"No, ma'am; I don't think she's awake yet; I reckon she's a- oversleepin' of herself. And I would 'a' waked her up, only, ma'am, you bid me not to do it."
"What, do you mean to say that she has not yet made her appearance?" demanded Claudia, in alarm.
"Nobody aint seen nothing 'tall of her this morning, ma'am."
"Go to her room at once and see if she is ill. She may be, you know. Go in quietly, so that you will not awaken her if she should be asleep," said Claudia, in alarm, for she suddenly remembered that people of Katie's age and habit sometimes die suddenly and are found dead in their beds.

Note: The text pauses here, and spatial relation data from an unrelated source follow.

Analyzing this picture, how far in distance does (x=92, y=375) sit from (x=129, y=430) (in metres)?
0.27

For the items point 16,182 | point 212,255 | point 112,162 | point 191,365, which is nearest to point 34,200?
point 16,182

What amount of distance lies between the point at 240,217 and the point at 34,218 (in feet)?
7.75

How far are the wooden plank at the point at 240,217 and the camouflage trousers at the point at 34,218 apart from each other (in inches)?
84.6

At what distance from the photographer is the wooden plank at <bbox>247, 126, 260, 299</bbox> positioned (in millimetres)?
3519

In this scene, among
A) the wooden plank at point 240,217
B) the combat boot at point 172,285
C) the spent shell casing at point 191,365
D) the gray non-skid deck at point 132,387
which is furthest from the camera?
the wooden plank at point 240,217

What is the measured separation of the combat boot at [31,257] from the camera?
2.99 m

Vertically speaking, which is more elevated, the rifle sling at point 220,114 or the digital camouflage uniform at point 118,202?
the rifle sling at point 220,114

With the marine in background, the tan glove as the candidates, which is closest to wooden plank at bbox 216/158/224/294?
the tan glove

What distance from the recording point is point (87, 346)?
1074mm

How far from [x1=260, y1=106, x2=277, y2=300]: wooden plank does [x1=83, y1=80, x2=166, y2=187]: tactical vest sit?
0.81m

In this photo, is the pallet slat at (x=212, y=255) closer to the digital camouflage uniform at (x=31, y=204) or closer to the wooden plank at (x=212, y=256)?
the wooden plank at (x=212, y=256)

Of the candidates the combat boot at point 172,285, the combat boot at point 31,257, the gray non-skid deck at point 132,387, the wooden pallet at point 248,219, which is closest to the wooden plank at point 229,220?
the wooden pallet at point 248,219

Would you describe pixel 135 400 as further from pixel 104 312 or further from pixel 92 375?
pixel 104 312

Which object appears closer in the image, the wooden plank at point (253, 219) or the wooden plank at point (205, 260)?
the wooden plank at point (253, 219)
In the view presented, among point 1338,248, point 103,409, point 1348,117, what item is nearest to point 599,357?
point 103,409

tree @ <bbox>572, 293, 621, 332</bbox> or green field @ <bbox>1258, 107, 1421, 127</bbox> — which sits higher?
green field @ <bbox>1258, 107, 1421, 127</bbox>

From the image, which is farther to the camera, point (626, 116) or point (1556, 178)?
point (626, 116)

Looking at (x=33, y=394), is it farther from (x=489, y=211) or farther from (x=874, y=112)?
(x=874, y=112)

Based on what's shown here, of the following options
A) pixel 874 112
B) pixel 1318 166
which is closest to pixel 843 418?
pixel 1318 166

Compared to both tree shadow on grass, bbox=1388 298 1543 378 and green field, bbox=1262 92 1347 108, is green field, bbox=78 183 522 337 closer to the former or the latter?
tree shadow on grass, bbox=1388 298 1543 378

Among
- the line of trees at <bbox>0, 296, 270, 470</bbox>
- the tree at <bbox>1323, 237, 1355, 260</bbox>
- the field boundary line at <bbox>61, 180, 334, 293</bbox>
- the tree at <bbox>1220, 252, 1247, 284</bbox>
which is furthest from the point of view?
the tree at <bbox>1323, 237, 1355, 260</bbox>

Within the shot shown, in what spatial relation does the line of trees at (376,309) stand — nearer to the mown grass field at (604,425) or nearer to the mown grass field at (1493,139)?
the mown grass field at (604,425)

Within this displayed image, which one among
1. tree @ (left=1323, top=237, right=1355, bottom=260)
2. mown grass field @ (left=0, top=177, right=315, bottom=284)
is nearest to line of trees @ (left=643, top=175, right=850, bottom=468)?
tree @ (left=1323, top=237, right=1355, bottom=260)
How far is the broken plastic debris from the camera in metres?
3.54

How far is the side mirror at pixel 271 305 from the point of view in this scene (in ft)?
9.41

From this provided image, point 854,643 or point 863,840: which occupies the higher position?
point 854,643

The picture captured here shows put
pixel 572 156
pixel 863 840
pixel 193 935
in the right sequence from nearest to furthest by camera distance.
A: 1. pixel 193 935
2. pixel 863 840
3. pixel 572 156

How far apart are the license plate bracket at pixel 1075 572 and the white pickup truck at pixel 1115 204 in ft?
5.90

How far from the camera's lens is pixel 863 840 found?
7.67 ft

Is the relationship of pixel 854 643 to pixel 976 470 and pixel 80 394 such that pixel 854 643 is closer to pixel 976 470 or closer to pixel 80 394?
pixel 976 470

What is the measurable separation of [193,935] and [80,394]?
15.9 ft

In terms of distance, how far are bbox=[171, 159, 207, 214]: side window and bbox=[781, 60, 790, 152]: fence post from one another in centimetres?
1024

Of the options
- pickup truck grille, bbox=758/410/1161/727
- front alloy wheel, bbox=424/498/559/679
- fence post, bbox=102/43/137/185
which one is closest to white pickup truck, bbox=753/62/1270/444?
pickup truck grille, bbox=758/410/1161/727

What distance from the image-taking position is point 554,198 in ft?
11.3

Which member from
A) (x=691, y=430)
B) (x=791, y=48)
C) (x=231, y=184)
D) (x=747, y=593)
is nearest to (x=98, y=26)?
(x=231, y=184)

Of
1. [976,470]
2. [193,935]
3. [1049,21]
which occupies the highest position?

Sally went on her errand, and Claudia stood waiting and listening breathlessly until her return.
"Laws, ma'am, Aunt Katie's done got up, and made her bed up and put her room to rights, and gone downstairs," said Sally, as she entered the room.
"Then go at once, and if she has had her breakfast send her up to me. Strange she did not come."
Sally departed on this errand also, but she was gone longer than on the first. It was nearly half an hour before she returned. She came in with a scared face, saying:
"Ma'am, it's very odd; but the servants say as ole Aunt Katie hasn't been down this morning."
"Hasn't been down this morning? And is not in her room either?" cried Claudia, in amazement.